A federal appeals court today ruled that the Nuclear Regulatory Commission has not done enough to consider the environmental impacts of storing spent nuclear fuel at sites around the country.
The three-judge panel of the U.S. Court of Appeals for the District of Columbia Circuit ruled in favor of environmental groups and states that had challenged two NRC decisions.
The environmentalists, including the Natural Resources Defense Council, had claimed the agency violated the National Environmental Policy Act (NEPA) by not adequately considering the environmental implications of storing spent fuel at nuclear plants -- sometimes for years after operations have ceased -- when it issued its most recent approval of the practice, known as the "waste confidence decision," in December 2010.
The states, led by New York, challenged the "temporary storage rule" that NRC subsequently issued, which weighed the specific environmental impacts of storing fuel at individual plants.
In today's ruling, the court vacated both the waste confidence decision and the storage rule.
Chief Judge David Sentelle wrote that NRC's latest waste confidence decision constituted a "major federal action" that requires "either an environmental impact statement or a finding of no significant environmental impact."
The court also found that NRC's "evaluation of the risks" in the storage rule was faulty in two ways.
First, the agency failed to consider the possibility of no permanent storage facility being built.
NRC had claimed the practice of storing spent fuel at individual plants was only a temporary move, based on the fact that a national repository would be constructed within the next 60 years, despite the decades of political deadlock over the issue.

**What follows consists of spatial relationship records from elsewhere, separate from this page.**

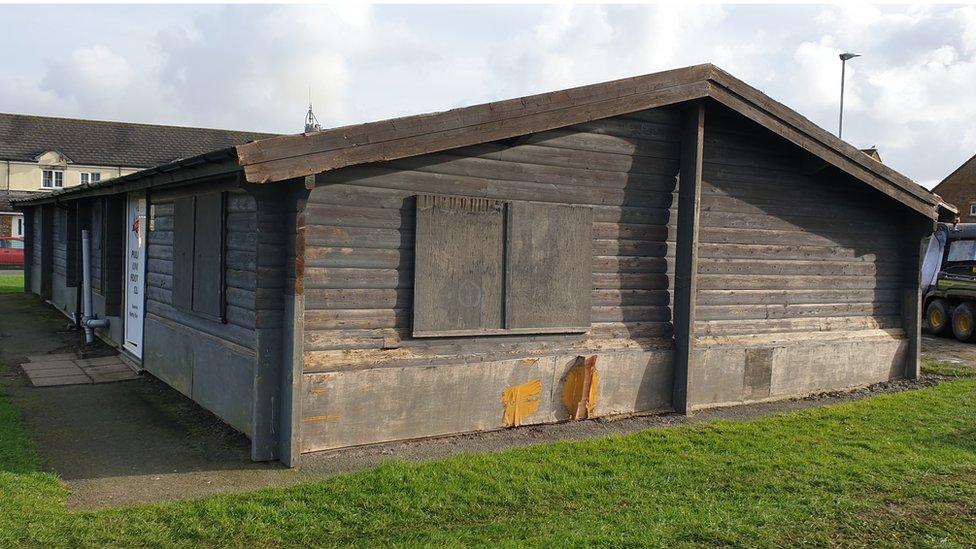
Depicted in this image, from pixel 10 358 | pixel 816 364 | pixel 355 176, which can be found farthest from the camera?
pixel 10 358

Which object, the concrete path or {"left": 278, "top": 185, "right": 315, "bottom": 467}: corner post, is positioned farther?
{"left": 278, "top": 185, "right": 315, "bottom": 467}: corner post

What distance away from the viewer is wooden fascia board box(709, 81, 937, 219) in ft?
30.2

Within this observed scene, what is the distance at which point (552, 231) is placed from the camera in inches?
327

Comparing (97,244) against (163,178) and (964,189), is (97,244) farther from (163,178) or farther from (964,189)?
(964,189)

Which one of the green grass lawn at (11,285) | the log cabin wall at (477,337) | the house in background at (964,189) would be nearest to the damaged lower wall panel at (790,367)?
the log cabin wall at (477,337)

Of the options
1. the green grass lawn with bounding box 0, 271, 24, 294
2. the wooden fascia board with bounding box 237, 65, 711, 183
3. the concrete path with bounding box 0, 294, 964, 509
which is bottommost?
the concrete path with bounding box 0, 294, 964, 509

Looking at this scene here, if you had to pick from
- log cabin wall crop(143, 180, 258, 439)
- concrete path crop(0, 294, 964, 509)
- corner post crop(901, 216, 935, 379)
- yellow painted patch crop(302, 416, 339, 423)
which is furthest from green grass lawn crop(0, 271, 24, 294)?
corner post crop(901, 216, 935, 379)

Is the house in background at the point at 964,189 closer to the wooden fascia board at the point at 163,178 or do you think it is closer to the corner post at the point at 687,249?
the corner post at the point at 687,249

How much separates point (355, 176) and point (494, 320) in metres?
2.06

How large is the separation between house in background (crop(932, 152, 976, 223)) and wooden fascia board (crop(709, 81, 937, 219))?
39807mm

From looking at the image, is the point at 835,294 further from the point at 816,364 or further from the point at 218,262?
the point at 218,262

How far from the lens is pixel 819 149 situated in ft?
32.3

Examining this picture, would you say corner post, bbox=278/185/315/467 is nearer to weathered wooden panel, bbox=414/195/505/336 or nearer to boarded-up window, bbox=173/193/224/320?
weathered wooden panel, bbox=414/195/505/336

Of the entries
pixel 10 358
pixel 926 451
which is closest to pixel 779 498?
pixel 926 451
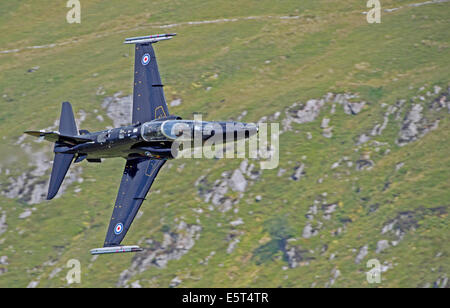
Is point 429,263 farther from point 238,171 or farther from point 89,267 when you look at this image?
point 89,267

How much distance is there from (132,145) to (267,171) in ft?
72.5

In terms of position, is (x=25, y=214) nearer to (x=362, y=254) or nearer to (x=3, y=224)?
(x=3, y=224)

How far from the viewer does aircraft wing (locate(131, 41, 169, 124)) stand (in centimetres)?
4831

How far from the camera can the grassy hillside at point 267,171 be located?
2418 inches

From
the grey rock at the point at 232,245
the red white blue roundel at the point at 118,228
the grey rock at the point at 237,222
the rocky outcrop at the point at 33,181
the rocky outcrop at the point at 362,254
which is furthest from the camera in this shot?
the rocky outcrop at the point at 33,181

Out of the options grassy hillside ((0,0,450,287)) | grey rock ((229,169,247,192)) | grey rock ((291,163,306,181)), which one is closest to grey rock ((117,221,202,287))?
grassy hillside ((0,0,450,287))

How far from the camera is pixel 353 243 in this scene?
61.8m

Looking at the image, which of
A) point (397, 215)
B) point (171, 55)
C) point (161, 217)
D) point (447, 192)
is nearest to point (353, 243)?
point (397, 215)

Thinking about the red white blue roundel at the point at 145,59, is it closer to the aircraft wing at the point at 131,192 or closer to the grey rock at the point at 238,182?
the aircraft wing at the point at 131,192

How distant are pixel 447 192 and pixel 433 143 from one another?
618 centimetres

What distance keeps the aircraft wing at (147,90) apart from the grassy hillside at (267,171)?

Most recently, the Obama administration killed a proposal to site a facility at Yucca Mountain, Nev.
"The commission apparently has no long-term plan other than hoping for a geologic repository," Sentelle wrote. "If the government continues to fail in its quest to establish one, then SNF [spent nuclear fuel] will seemingly be stored on site at nuclear plants on a permanent basis."
The agency also neglected to consider "future dangers and key consequences" of waste being stored at plants up to 60 years after the expiration of the facility's license, Sentelle wrote.
Specifically, the environmental analysis was lacking in regard to the future risk of leaks or fires in the pools where fuel rods are stored, the court held.
Sentelle concluded that the commission "has failed to conduct a thorough enough analysis here to merit our deference."
Addressing the decision on the waste confidence decision, NRDC attorney Geoff Fettus said he was hopeful NRC will not appeal the ruling.
"It has to go back and do a very significant environmental impact statement," he added.
An NRC spokesman said the agency's lawyers were reviewing the decision.